--- START ---

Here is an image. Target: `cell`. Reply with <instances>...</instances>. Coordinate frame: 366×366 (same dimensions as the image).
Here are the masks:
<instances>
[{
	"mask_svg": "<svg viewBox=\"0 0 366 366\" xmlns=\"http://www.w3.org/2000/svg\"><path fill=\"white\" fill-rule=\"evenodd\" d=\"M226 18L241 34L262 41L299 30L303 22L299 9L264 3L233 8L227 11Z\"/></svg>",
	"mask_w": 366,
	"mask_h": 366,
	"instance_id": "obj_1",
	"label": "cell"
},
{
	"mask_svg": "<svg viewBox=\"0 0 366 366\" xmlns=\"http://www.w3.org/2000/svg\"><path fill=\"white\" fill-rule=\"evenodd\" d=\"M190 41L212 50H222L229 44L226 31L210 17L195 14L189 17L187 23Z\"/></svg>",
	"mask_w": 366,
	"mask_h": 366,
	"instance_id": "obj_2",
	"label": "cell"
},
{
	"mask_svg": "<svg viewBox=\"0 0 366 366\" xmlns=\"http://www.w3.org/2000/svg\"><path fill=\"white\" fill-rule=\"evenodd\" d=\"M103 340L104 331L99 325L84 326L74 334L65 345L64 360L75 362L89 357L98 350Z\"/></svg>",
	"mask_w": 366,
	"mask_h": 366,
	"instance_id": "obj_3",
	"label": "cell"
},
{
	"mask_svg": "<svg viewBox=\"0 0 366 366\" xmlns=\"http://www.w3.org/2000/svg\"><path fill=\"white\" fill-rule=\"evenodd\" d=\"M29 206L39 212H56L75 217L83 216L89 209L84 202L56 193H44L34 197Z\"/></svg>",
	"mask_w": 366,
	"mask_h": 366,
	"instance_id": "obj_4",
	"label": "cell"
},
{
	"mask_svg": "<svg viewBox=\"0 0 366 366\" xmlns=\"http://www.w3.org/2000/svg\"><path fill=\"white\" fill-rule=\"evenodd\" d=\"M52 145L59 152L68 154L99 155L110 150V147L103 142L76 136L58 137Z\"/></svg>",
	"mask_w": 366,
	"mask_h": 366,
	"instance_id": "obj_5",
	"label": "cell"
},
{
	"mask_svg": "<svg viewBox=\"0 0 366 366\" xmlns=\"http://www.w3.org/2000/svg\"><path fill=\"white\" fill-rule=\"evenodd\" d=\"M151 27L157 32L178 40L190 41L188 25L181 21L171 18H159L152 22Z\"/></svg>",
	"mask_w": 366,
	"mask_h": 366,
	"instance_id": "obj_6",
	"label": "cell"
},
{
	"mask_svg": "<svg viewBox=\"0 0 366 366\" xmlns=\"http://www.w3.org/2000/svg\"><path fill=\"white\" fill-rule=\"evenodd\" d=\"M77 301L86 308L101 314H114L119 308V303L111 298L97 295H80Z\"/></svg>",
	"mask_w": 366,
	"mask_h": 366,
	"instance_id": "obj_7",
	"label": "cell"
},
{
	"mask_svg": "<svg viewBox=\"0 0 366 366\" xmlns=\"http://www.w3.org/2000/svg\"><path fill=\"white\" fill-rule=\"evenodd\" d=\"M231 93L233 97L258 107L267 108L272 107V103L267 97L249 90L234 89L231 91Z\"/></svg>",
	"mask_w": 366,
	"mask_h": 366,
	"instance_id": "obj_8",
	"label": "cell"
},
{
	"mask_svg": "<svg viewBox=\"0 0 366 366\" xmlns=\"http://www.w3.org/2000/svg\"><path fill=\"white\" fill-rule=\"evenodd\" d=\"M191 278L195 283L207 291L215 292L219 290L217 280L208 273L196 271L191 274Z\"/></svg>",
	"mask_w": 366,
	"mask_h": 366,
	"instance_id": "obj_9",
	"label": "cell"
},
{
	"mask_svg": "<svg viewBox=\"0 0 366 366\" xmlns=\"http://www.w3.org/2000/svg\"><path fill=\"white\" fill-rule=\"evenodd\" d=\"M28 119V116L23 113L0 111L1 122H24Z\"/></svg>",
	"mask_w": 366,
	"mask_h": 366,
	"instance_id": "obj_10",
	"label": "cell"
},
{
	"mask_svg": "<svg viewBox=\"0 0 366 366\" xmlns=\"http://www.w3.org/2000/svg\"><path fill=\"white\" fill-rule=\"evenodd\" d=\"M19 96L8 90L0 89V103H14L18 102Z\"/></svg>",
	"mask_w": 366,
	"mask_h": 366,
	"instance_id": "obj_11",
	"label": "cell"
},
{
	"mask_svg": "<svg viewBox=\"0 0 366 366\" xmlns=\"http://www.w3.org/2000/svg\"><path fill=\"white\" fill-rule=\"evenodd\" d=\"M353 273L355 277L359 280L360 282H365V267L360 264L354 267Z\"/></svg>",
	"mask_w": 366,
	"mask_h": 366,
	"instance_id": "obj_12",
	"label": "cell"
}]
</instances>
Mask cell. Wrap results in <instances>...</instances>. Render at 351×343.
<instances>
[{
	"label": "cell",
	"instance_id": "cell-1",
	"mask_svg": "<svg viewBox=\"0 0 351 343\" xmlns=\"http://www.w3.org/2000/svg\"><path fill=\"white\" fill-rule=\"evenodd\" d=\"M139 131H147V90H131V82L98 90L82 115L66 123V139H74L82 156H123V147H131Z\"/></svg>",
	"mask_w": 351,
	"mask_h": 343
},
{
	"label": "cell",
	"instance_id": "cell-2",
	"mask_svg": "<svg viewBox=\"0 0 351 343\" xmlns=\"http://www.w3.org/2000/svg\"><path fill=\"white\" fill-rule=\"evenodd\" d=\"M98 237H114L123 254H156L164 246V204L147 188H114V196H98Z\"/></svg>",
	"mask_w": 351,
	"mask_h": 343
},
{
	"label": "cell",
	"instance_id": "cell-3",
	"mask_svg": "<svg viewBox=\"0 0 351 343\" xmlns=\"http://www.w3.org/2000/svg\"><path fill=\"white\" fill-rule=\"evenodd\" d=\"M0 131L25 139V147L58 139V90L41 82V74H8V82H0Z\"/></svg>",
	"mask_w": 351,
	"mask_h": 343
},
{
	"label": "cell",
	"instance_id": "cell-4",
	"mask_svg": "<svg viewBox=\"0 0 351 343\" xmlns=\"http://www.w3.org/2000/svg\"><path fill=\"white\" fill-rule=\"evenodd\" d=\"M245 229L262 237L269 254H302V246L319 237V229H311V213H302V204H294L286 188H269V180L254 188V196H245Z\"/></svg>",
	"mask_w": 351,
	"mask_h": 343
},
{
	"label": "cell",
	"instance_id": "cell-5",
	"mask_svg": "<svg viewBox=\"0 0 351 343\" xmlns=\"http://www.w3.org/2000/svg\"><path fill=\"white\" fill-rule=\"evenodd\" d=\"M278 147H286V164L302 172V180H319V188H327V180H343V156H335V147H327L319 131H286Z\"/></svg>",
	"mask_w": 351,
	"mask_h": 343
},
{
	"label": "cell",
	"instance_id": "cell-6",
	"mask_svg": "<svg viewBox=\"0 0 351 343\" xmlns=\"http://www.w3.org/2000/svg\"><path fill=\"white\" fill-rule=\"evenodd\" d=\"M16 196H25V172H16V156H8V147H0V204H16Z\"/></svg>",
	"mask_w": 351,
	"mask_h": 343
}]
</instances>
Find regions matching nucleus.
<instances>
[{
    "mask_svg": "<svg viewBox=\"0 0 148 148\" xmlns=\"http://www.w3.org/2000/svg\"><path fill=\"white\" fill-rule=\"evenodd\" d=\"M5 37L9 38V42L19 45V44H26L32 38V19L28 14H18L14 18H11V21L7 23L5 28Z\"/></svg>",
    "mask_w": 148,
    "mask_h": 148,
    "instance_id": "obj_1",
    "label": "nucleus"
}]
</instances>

--- END ---

Copy out every one of the rows above word for word, with no changes.

Expected output -
Here is an image. Target: `cell`. Reply with <instances>...</instances>. Coordinate frame: 366×366 (same dimensions as the image).
Here are the masks:
<instances>
[{
	"mask_svg": "<svg viewBox=\"0 0 366 366\" xmlns=\"http://www.w3.org/2000/svg\"><path fill=\"white\" fill-rule=\"evenodd\" d=\"M226 18L241 34L262 41L299 30L303 22L299 9L264 3L233 8L227 11Z\"/></svg>",
	"mask_w": 366,
	"mask_h": 366,
	"instance_id": "obj_1",
	"label": "cell"
},
{
	"mask_svg": "<svg viewBox=\"0 0 366 366\" xmlns=\"http://www.w3.org/2000/svg\"><path fill=\"white\" fill-rule=\"evenodd\" d=\"M190 41L212 50H222L229 44L226 31L210 17L195 14L189 17L187 23Z\"/></svg>",
	"mask_w": 366,
	"mask_h": 366,
	"instance_id": "obj_2",
	"label": "cell"
},
{
	"mask_svg": "<svg viewBox=\"0 0 366 366\" xmlns=\"http://www.w3.org/2000/svg\"><path fill=\"white\" fill-rule=\"evenodd\" d=\"M103 340L104 331L99 325L84 326L74 334L65 345L64 360L75 362L89 357L98 350Z\"/></svg>",
	"mask_w": 366,
	"mask_h": 366,
	"instance_id": "obj_3",
	"label": "cell"
},
{
	"mask_svg": "<svg viewBox=\"0 0 366 366\" xmlns=\"http://www.w3.org/2000/svg\"><path fill=\"white\" fill-rule=\"evenodd\" d=\"M29 206L39 212H56L75 217L83 216L89 209L84 202L56 193H44L34 197Z\"/></svg>",
	"mask_w": 366,
	"mask_h": 366,
	"instance_id": "obj_4",
	"label": "cell"
},
{
	"mask_svg": "<svg viewBox=\"0 0 366 366\" xmlns=\"http://www.w3.org/2000/svg\"><path fill=\"white\" fill-rule=\"evenodd\" d=\"M52 145L59 152L68 154L99 155L110 150V147L103 142L76 136L58 137Z\"/></svg>",
	"mask_w": 366,
	"mask_h": 366,
	"instance_id": "obj_5",
	"label": "cell"
},
{
	"mask_svg": "<svg viewBox=\"0 0 366 366\" xmlns=\"http://www.w3.org/2000/svg\"><path fill=\"white\" fill-rule=\"evenodd\" d=\"M151 27L157 32L178 40L190 41L188 25L181 21L171 18H159L152 22Z\"/></svg>",
	"mask_w": 366,
	"mask_h": 366,
	"instance_id": "obj_6",
	"label": "cell"
},
{
	"mask_svg": "<svg viewBox=\"0 0 366 366\" xmlns=\"http://www.w3.org/2000/svg\"><path fill=\"white\" fill-rule=\"evenodd\" d=\"M77 301L86 308L101 314H114L119 308V303L111 298L97 295H80Z\"/></svg>",
	"mask_w": 366,
	"mask_h": 366,
	"instance_id": "obj_7",
	"label": "cell"
},
{
	"mask_svg": "<svg viewBox=\"0 0 366 366\" xmlns=\"http://www.w3.org/2000/svg\"><path fill=\"white\" fill-rule=\"evenodd\" d=\"M231 93L233 97L258 107L267 108L272 107V103L267 97L249 90L234 89L231 91Z\"/></svg>",
	"mask_w": 366,
	"mask_h": 366,
	"instance_id": "obj_8",
	"label": "cell"
},
{
	"mask_svg": "<svg viewBox=\"0 0 366 366\" xmlns=\"http://www.w3.org/2000/svg\"><path fill=\"white\" fill-rule=\"evenodd\" d=\"M191 278L195 283L207 291L215 292L219 290L217 280L208 273L196 271L191 274Z\"/></svg>",
	"mask_w": 366,
	"mask_h": 366,
	"instance_id": "obj_9",
	"label": "cell"
},
{
	"mask_svg": "<svg viewBox=\"0 0 366 366\" xmlns=\"http://www.w3.org/2000/svg\"><path fill=\"white\" fill-rule=\"evenodd\" d=\"M28 119V116L23 113L0 111L1 122H24Z\"/></svg>",
	"mask_w": 366,
	"mask_h": 366,
	"instance_id": "obj_10",
	"label": "cell"
},
{
	"mask_svg": "<svg viewBox=\"0 0 366 366\" xmlns=\"http://www.w3.org/2000/svg\"><path fill=\"white\" fill-rule=\"evenodd\" d=\"M19 96L8 90L0 89V103H14L18 102Z\"/></svg>",
	"mask_w": 366,
	"mask_h": 366,
	"instance_id": "obj_11",
	"label": "cell"
},
{
	"mask_svg": "<svg viewBox=\"0 0 366 366\" xmlns=\"http://www.w3.org/2000/svg\"><path fill=\"white\" fill-rule=\"evenodd\" d=\"M353 273L355 277L359 280L360 282H365V267L360 264L354 267Z\"/></svg>",
	"mask_w": 366,
	"mask_h": 366,
	"instance_id": "obj_12",
	"label": "cell"
}]
</instances>
Mask cell. Wrap results in <instances>...</instances>. Render at 351×343.
<instances>
[{
	"label": "cell",
	"instance_id": "cell-1",
	"mask_svg": "<svg viewBox=\"0 0 351 343\" xmlns=\"http://www.w3.org/2000/svg\"><path fill=\"white\" fill-rule=\"evenodd\" d=\"M139 131H147V90H131V82L98 90L82 115L66 123V139H74L82 156H123V147H131Z\"/></svg>",
	"mask_w": 351,
	"mask_h": 343
},
{
	"label": "cell",
	"instance_id": "cell-2",
	"mask_svg": "<svg viewBox=\"0 0 351 343\" xmlns=\"http://www.w3.org/2000/svg\"><path fill=\"white\" fill-rule=\"evenodd\" d=\"M98 237H114L123 254H156L164 246V204L147 188H114V196H98Z\"/></svg>",
	"mask_w": 351,
	"mask_h": 343
},
{
	"label": "cell",
	"instance_id": "cell-3",
	"mask_svg": "<svg viewBox=\"0 0 351 343\" xmlns=\"http://www.w3.org/2000/svg\"><path fill=\"white\" fill-rule=\"evenodd\" d=\"M0 131L25 139V147L58 139V90L41 82V74H8V82H0Z\"/></svg>",
	"mask_w": 351,
	"mask_h": 343
},
{
	"label": "cell",
	"instance_id": "cell-4",
	"mask_svg": "<svg viewBox=\"0 0 351 343\" xmlns=\"http://www.w3.org/2000/svg\"><path fill=\"white\" fill-rule=\"evenodd\" d=\"M245 229L262 237L269 254H302V246L319 237V229H311V213H302V204H294L286 188H269V180L254 188V196H245Z\"/></svg>",
	"mask_w": 351,
	"mask_h": 343
},
{
	"label": "cell",
	"instance_id": "cell-5",
	"mask_svg": "<svg viewBox=\"0 0 351 343\" xmlns=\"http://www.w3.org/2000/svg\"><path fill=\"white\" fill-rule=\"evenodd\" d=\"M278 147H286V164L302 172V180H319V188H327V180H343V156H335V147H327L319 131H286Z\"/></svg>",
	"mask_w": 351,
	"mask_h": 343
},
{
	"label": "cell",
	"instance_id": "cell-6",
	"mask_svg": "<svg viewBox=\"0 0 351 343\" xmlns=\"http://www.w3.org/2000/svg\"><path fill=\"white\" fill-rule=\"evenodd\" d=\"M16 196H25V172H16V156H8V147H0V204H16Z\"/></svg>",
	"mask_w": 351,
	"mask_h": 343
}]
</instances>
Find regions matching nucleus.
<instances>
[{
    "mask_svg": "<svg viewBox=\"0 0 148 148\" xmlns=\"http://www.w3.org/2000/svg\"><path fill=\"white\" fill-rule=\"evenodd\" d=\"M5 37L9 38V42L19 45V44H26L32 38V19L28 14H18L14 18H11V21L7 23L5 28Z\"/></svg>",
    "mask_w": 148,
    "mask_h": 148,
    "instance_id": "obj_1",
    "label": "nucleus"
}]
</instances>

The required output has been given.